Data for the task START
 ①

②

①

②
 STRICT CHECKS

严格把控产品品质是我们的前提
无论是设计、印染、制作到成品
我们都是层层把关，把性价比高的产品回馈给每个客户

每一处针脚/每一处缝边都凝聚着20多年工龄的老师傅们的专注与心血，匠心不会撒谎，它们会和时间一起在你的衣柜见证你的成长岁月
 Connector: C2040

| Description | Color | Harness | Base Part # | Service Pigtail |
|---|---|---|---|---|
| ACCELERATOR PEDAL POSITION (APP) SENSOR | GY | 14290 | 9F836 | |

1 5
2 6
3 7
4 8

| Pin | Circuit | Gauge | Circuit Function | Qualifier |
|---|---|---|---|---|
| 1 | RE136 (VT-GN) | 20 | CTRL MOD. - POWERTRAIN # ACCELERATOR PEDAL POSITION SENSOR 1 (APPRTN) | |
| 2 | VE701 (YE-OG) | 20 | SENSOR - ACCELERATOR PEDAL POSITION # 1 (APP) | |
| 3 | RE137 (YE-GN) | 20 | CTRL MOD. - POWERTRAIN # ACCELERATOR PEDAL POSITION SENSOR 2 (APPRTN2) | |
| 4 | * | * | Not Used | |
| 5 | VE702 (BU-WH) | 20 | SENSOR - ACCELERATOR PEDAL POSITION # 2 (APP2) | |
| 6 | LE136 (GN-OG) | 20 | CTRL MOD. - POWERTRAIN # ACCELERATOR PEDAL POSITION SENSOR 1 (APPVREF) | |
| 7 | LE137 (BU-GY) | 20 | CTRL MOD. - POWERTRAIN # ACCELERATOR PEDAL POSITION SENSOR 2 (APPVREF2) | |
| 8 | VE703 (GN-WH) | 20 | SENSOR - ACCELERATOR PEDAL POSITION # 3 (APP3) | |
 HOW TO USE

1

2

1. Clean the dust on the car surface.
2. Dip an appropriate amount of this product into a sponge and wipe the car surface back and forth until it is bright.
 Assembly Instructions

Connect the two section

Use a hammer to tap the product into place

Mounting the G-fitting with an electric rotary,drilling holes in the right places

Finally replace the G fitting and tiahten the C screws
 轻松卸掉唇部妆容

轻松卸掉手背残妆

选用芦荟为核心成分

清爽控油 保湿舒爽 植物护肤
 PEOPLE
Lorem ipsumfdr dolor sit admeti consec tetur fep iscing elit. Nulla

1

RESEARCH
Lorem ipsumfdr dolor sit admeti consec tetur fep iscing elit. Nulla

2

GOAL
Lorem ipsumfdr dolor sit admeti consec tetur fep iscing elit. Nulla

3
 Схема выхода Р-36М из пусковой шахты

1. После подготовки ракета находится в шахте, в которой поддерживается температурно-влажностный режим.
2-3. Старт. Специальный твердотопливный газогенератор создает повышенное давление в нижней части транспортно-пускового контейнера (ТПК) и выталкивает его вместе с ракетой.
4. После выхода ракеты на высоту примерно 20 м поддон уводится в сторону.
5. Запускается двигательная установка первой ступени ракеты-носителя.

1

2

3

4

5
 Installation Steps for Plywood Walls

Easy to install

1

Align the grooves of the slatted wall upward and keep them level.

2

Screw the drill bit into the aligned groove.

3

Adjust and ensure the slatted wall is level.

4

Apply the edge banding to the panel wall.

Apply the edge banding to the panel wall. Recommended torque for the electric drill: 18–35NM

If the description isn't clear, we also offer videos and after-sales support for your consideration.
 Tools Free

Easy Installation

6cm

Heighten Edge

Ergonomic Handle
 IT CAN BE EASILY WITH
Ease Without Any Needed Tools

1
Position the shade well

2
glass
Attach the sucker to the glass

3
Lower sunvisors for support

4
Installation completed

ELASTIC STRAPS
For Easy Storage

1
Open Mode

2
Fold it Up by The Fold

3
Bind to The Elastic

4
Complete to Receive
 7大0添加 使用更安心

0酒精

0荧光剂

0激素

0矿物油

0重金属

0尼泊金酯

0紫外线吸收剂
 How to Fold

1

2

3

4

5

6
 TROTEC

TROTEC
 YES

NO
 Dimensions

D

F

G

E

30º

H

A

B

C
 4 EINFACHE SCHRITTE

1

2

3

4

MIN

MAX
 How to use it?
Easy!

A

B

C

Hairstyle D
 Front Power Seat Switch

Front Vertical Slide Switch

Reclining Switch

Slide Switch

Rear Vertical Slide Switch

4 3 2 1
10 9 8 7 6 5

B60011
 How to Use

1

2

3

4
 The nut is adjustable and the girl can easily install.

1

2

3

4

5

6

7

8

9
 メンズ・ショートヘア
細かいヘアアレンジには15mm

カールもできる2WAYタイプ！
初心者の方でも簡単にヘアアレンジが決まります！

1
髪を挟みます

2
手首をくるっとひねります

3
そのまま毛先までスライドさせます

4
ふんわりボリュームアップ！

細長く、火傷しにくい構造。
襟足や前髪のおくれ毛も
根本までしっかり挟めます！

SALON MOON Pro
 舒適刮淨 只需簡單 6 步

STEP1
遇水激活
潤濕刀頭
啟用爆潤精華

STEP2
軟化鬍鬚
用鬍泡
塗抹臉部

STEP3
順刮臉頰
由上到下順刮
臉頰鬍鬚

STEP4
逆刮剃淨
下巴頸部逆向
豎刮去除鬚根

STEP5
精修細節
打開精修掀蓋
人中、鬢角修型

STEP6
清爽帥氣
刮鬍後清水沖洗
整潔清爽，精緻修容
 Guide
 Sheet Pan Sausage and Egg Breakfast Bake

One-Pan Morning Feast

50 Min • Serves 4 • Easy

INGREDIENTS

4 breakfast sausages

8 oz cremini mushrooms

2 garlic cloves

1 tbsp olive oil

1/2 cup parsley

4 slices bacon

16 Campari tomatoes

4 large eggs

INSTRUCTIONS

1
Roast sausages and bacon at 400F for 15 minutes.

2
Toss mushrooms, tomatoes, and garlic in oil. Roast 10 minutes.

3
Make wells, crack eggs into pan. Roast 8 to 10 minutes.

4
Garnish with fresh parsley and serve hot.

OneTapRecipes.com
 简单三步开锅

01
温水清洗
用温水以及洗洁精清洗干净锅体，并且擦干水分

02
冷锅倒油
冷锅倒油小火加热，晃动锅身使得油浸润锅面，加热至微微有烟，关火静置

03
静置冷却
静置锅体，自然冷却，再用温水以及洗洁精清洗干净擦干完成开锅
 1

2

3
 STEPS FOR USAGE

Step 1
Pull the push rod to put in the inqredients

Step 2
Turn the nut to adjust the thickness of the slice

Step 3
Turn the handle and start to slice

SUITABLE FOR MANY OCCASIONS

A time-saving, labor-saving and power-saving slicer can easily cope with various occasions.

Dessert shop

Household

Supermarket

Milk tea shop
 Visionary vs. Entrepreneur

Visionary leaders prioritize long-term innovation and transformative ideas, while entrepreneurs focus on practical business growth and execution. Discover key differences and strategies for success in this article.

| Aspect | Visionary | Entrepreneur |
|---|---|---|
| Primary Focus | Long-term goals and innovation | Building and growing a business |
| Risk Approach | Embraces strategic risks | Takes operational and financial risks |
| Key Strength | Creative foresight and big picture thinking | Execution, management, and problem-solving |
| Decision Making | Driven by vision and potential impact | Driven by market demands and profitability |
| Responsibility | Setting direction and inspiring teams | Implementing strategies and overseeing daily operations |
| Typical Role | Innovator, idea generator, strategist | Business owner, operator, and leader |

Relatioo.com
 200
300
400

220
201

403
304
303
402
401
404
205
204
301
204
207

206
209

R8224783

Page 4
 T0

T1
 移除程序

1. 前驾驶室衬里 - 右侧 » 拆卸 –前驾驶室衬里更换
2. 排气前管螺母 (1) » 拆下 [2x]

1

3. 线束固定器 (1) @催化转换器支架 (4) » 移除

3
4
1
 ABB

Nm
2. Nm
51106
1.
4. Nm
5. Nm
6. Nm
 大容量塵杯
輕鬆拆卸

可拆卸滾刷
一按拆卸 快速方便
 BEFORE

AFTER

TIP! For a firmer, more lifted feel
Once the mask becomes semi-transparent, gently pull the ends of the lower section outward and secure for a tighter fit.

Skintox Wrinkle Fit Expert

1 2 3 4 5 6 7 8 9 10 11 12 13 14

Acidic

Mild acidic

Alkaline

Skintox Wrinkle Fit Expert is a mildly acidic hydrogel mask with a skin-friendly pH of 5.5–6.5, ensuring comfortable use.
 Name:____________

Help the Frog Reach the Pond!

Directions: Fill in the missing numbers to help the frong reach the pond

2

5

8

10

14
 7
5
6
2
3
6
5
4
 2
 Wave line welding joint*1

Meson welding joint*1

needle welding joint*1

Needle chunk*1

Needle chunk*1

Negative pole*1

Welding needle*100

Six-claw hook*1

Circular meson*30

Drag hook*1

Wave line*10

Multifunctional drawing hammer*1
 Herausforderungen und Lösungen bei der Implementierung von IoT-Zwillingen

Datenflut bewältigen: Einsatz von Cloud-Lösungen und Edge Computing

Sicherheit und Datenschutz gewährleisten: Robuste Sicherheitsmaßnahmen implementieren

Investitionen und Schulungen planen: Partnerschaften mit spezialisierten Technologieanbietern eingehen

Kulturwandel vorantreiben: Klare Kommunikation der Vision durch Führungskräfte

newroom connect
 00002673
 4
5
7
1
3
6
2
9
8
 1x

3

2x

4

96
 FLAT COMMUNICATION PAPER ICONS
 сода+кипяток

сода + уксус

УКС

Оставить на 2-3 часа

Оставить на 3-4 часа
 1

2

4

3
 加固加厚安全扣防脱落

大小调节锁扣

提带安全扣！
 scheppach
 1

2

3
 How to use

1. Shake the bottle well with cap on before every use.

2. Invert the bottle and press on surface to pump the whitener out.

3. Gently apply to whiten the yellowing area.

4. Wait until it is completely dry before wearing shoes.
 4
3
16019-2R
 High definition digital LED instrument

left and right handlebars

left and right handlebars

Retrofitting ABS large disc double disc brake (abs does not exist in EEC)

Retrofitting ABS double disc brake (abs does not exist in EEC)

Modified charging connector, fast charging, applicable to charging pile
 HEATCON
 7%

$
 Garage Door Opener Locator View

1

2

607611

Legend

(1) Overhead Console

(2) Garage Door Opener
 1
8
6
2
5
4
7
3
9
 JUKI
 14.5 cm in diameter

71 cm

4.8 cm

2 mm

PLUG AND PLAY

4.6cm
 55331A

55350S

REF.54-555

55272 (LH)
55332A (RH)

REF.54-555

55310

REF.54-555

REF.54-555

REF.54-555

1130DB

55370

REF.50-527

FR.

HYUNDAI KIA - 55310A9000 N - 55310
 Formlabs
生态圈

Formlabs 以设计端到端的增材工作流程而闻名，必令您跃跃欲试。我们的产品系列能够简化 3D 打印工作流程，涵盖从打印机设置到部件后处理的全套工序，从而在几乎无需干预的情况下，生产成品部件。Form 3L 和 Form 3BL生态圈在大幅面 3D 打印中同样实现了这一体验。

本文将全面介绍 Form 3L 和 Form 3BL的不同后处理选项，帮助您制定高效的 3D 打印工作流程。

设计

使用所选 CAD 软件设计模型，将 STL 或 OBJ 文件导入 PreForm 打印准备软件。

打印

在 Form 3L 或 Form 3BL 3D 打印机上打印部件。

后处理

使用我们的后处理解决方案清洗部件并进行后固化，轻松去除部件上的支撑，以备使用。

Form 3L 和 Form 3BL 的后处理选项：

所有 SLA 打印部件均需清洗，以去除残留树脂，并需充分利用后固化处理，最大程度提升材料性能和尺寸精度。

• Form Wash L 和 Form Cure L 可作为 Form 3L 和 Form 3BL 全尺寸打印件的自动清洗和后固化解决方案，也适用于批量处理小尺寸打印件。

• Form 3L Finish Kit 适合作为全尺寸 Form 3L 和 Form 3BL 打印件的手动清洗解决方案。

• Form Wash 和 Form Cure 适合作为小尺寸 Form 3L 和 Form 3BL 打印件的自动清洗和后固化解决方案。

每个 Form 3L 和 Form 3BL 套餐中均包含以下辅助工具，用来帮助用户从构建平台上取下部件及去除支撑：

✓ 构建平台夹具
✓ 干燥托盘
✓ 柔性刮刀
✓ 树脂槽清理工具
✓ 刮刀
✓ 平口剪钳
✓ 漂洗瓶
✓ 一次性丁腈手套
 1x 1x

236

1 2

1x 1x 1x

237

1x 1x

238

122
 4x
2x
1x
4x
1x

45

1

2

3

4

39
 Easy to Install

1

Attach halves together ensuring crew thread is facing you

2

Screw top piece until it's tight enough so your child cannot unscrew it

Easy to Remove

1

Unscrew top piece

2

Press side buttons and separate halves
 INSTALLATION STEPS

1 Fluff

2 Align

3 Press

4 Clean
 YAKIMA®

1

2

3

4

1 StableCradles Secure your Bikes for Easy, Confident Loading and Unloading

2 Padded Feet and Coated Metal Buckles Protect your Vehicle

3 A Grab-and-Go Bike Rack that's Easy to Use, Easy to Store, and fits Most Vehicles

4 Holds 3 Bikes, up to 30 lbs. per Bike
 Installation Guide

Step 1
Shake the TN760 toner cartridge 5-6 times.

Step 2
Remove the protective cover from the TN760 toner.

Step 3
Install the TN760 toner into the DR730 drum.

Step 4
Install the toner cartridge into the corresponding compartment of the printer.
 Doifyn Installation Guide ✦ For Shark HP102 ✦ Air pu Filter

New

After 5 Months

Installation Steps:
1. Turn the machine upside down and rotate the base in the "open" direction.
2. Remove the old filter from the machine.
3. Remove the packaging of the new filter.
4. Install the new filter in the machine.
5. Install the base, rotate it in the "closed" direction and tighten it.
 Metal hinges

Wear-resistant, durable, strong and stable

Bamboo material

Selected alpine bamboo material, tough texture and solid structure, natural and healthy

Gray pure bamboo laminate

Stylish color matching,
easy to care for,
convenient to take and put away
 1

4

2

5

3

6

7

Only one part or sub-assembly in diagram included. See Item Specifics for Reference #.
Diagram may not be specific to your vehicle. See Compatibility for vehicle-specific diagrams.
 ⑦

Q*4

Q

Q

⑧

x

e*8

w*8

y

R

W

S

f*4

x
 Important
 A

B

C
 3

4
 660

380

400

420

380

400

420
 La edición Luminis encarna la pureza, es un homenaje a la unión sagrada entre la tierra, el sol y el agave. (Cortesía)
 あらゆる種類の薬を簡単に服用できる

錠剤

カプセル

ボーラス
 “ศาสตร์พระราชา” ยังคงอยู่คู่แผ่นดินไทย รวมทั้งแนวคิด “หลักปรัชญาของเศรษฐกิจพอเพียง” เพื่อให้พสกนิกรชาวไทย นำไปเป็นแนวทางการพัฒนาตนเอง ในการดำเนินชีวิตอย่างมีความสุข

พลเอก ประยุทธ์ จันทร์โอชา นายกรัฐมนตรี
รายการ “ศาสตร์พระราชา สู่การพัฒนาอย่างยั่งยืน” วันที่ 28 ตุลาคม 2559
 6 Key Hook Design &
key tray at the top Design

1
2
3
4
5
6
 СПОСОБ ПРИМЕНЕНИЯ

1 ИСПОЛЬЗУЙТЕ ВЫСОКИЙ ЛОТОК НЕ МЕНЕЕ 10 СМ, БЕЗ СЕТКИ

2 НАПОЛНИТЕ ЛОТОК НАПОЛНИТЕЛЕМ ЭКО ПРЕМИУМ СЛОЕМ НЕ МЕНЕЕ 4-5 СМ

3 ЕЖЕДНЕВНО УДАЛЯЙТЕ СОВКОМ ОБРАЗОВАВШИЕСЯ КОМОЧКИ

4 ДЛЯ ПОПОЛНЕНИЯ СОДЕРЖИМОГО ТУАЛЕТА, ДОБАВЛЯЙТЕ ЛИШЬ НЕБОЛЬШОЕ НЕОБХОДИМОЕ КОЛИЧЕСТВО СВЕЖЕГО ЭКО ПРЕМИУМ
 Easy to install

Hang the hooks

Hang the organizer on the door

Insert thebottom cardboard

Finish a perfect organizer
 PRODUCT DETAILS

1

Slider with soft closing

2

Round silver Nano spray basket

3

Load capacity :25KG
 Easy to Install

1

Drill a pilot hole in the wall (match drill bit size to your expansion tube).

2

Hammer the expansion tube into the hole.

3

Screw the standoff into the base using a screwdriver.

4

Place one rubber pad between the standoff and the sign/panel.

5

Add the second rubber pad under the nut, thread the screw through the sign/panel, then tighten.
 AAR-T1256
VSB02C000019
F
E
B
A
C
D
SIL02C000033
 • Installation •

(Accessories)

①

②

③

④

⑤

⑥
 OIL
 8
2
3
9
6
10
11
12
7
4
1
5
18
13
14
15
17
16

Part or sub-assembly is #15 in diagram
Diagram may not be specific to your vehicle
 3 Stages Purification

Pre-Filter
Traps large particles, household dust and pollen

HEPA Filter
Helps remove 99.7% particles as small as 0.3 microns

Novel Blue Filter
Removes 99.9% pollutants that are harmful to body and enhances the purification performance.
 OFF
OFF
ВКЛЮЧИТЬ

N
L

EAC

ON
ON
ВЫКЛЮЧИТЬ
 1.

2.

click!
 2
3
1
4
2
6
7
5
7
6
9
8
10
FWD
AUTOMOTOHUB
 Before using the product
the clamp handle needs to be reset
Data for the task END
Try it » Copy the lines that hold the word "minutes". Take them from the records above.

Output of the task »
Roast sausages and bacon at 400F for 15 minutes.
Toss mushrooms, tomatoes, and garlic in oil. Roast 10 minutes.
Make wells, crack eggs into pan. Roast 8 to 10 minutes.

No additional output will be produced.